DATA FOR THIS EXERCISE:

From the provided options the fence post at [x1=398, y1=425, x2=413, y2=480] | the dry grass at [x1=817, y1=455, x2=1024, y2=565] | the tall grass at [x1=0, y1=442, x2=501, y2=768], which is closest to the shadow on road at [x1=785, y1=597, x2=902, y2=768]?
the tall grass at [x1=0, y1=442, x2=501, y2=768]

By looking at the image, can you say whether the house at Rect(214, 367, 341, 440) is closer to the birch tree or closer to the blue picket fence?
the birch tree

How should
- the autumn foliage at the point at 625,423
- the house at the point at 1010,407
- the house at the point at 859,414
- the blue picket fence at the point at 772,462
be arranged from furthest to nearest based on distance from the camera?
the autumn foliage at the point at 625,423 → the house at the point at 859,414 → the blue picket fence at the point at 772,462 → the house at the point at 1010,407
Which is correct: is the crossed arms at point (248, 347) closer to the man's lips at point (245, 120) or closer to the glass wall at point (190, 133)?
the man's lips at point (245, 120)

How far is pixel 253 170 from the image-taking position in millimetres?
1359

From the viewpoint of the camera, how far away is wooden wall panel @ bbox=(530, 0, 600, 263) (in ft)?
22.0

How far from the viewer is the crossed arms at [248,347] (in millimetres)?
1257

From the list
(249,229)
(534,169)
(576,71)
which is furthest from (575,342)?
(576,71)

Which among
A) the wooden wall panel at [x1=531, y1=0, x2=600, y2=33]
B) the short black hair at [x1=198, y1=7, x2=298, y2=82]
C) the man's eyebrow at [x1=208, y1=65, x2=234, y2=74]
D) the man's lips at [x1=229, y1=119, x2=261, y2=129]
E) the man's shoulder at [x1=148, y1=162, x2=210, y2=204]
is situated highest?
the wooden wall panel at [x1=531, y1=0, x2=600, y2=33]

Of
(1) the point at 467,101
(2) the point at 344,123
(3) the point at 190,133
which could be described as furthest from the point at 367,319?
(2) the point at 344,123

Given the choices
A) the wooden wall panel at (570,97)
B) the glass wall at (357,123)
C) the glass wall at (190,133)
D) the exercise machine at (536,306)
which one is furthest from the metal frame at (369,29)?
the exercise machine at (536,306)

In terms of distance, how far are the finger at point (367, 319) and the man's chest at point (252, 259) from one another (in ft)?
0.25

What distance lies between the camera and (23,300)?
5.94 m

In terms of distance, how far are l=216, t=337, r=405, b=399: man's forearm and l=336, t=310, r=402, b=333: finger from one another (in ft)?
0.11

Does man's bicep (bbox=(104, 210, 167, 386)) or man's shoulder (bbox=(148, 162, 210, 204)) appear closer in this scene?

WHAT YOU HAVE TO DO: Recast the lines from the one with "By looking at" through the end of the rows as a Markdown table with the columns Line No. and Text. Number each line and leave out the blank lines.

RESULT BELOW:
| Line No. | Text |
|---|---|
| 1 | By looking at the image, can you say whether the house at Rect(214, 367, 341, 440) is closer to the birch tree or closer to the blue picket fence? |
| 2 | the birch tree |
| 3 | How should |
| 4 | - the autumn foliage at the point at 625,423 |
| 5 | - the house at the point at 1010,407 |
| 6 | - the house at the point at 859,414 |
| 7 | - the blue picket fence at the point at 772,462 |
| 8 | be arranged from furthest to nearest based on distance from the camera? |
| 9 | the autumn foliage at the point at 625,423 → the house at the point at 859,414 → the blue picket fence at the point at 772,462 → the house at the point at 1010,407 |
| 10 | Which is correct: is the crossed arms at point (248, 347) closer to the man's lips at point (245, 120) or closer to the glass wall at point (190, 133)? |
| 11 | the man's lips at point (245, 120) |
| 12 | How far is pixel 253 170 from the image-taking position in millimetres? |
| 13 | 1359 |
| 14 | From the viewpoint of the camera, how far away is wooden wall panel @ bbox=(530, 0, 600, 263) (in ft)? |
| 15 | 22.0 |
| 16 | How far from the viewer is the crossed arms at [248,347] (in millimetres)? |
| 17 | 1257 |
| 18 | From the list |
| 19 | (249,229) |
| 20 | (534,169) |
| 21 | (576,71) |
| 22 | which is furthest from (575,342)? |
| 23 | (576,71) |
| 24 | Which among |
| 25 | A) the wooden wall panel at [x1=531, y1=0, x2=600, y2=33] |
| 26 | B) the short black hair at [x1=198, y1=7, x2=298, y2=82] |
| 27 | C) the man's eyebrow at [x1=208, y1=65, x2=234, y2=74] |
| 28 | D) the man's lips at [x1=229, y1=119, x2=261, y2=129] |
| 29 | E) the man's shoulder at [x1=148, y1=162, x2=210, y2=204] |
| 30 | is situated highest? |
| 31 | the wooden wall panel at [x1=531, y1=0, x2=600, y2=33] |
| 32 | Of |
| 33 | (1) the point at 467,101 |
| 34 | (2) the point at 344,123 |
| 35 | (3) the point at 190,133 |
| 36 | which could be described as furthest from the point at 367,319? |
| 37 | (2) the point at 344,123 |
| 38 | Given the choices |
| 39 | A) the wooden wall panel at (570,97) |
| 40 | B) the glass wall at (357,123) |
| 41 | C) the glass wall at (190,133) |
| 42 | D) the exercise machine at (536,306) |
| 43 | which one is furthest from the metal frame at (369,29)? |
| 44 | the exercise machine at (536,306) |
| 45 | In terms of distance, how far are the finger at point (367, 319) and the man's chest at point (252, 259) from one another (in ft)? |
| 46 | 0.25 |
| 47 | What distance lies between the camera and (23,300)? |
| 48 | 5.94 m |
| 49 | In terms of distance, how far are l=216, t=337, r=405, b=399: man's forearm and l=336, t=310, r=402, b=333: finger from one another (in ft)? |
| 50 | 0.11 |
| 51 | Does man's bicep (bbox=(104, 210, 167, 386)) or man's shoulder (bbox=(148, 162, 210, 204)) appear closer in this scene? |